Neither Robert’s decisions nor Marlow’s make a lot of sense, but lush prose and abundant drama will render logic beside the...

Kostova follows up her blockbuster debut about the undead (The Historian, 2005) with a romance about a contemporary painter’s obsession with an undiscovered 19th-century Impressionist.
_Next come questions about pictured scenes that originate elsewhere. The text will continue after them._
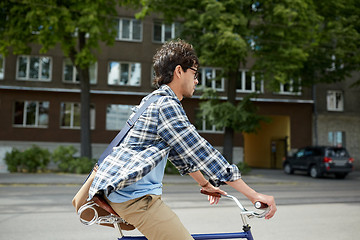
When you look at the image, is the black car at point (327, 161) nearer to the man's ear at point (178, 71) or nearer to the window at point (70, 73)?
the window at point (70, 73)

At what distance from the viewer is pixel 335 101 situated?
29.2 meters

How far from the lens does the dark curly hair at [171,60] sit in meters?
2.09

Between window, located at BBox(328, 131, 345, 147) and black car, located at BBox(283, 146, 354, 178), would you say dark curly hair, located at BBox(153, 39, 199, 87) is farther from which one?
window, located at BBox(328, 131, 345, 147)

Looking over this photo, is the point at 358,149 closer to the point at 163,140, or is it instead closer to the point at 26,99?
the point at 26,99

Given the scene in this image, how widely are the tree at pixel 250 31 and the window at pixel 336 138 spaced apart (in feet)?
41.3

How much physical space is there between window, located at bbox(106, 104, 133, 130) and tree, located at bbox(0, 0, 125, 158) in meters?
7.13

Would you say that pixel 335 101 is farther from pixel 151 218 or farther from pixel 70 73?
pixel 151 218

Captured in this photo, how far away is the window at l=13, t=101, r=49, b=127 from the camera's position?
24.4 m

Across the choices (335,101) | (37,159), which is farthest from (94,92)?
(335,101)

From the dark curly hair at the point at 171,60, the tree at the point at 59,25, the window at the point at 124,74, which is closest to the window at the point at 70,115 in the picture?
the window at the point at 124,74

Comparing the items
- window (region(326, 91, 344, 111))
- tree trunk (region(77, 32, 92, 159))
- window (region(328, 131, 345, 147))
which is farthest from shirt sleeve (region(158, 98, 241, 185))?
window (region(326, 91, 344, 111))

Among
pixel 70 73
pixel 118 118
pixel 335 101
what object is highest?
pixel 70 73

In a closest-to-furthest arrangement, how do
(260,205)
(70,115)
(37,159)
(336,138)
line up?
(260,205) → (37,159) → (70,115) → (336,138)

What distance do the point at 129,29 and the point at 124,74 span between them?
3.17 m
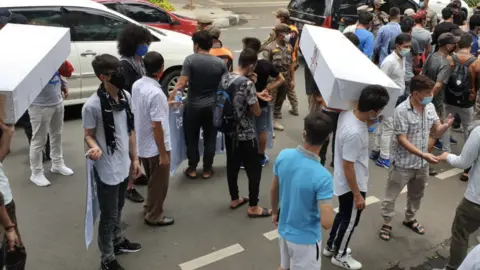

After he attempts to slash the painting Leda at the National Gallery in Washington, D.C., respected artist Robert Oliver is committed to a mental hospital under the care of psychiatrist Andrew Marlow (think Heart of Darkness). A painter himself, Marlow is fascinated by his patient, who refuses to speak and paints the same dark-haired woman over and over. “When I asked him whether he was sketching from imagination or drawing a real person,” Marlow remembers, “he ignored me more pointedly than ever.” Then Robert lends Marlow a package of letters written in the late 1870s by aspiring painter Béatrice de Clerval Vignot to her husband’s uncle Olivier Vignot, an established artist at the Paris Salon. Knowing he is stretching professional boundaries, Marlow goes to North Carolina to visit Robert’s charming, pragmatic ex-wife and tracks down the spirited painter Mary Bertison, with whom Robert later lived in D.C. Both women loved the artist and felt they lost him to the woman in the painting. Marlow himself falls increasingly under Béatrice’s spell as he reads letters tracing her growing feelings for Uncle Olivier. The psychiatrist, a 52-year-old bachelor, is also drawn to Mary despite the questionable professional ethics of dating a patient’s ex-girlfriend. With Robert tucked away painting his Béatrice in silence, Marlow travels to Mexico with Mary, then alone to Paris to trace the life of the real Béatrice and track down her secret paintings of swans; short chapters set in 1879 reveal what happened to her and her work. Kostova’s theme is creative obsession and what everyday boundaries can be broken in its name; the novel seems to favor the most romantic answer.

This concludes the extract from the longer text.